AN INDUSTRY group working to replace Northern Tasmania's direct international sea freight service will pursue discussions with a potential operator.
The Bell Bay Industry Group hopes to lock in a service within six months.
Bell Bay Industry Group chairman Bob Gozzi said yesterday that he was aware of the belief that large modern freight vessels were not interested in servicing small regional ports like Bell Bay.
"But we believe that there are still the smaller ships that fit our port and would be available now and into the future," Mr Gozzi said.
"We are having discussions at the moment with a company which has the ships available for our needs and it's developing a business case."
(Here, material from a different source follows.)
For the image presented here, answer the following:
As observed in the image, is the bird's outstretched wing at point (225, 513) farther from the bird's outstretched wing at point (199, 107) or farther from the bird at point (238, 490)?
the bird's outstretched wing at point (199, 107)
State Infrastructure Minister David O'Byrne said at the weekend that the international shipping market had changed dramatically, with freighters getting larger and abandoning smaller ports.
"This is precisely why since the AAA consortium ceased calling at Bell Bay no other international shipper has stepped in to maintain the route," Mr O'Byrne said.
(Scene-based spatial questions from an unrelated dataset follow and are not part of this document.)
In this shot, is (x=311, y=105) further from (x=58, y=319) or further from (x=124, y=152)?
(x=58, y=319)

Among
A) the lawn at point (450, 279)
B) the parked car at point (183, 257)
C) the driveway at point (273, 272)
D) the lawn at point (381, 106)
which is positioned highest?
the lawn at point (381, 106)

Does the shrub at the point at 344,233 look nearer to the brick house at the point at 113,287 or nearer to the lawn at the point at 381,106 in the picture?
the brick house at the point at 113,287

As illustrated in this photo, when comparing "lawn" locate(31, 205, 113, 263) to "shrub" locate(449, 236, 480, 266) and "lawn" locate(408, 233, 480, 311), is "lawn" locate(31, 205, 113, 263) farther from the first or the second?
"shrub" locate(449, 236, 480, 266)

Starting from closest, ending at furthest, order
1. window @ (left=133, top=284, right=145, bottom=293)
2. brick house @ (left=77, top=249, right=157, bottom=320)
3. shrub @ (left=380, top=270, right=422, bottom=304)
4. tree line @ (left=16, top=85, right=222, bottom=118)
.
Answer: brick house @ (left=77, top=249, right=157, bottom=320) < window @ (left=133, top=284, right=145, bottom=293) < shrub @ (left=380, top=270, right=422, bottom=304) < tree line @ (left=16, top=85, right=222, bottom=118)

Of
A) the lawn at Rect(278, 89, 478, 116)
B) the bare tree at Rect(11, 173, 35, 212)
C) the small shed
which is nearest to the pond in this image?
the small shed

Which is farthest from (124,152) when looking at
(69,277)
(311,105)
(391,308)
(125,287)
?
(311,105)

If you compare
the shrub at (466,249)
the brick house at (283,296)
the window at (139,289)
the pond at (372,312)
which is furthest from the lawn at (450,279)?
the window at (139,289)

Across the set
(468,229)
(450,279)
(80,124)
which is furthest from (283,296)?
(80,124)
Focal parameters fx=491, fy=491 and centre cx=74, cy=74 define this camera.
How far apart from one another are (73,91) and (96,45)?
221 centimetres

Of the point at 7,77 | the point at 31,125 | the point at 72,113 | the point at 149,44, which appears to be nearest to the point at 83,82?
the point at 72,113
It is understood that Mr O'Byrne is only days away from announcing the members of a new Tasmanian freight logistics co-ordination team.
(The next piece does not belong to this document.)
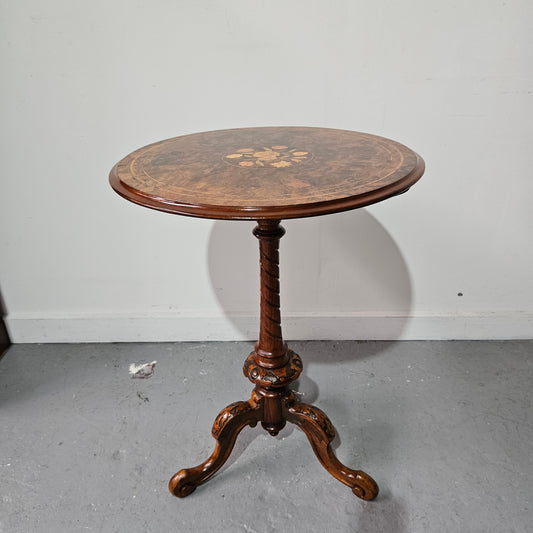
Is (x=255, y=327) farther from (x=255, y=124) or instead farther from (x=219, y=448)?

Its formation was one of the conditions of $20 million crisis funding from the federal government made available after the government-initiated Deegan report on Tasmanian ports and shipping was handed to federal Infrastructure Minister Anthony Albanese last May.
Mr O'Byrne said at the weekend that he would be tasking the TT- Line to undertake a review of its role as a freight provider as part of solving the region's sea freight problems.
He would not be drawn yesterday on whether TT-Line should carry more freight between Tasmania and Melbourne.
Tasmanian Chamber of Commerce and Industry chief executive Neil McKinnon said that the group's proposed freight and transport committee would be different from the government-initiated freight logistics team.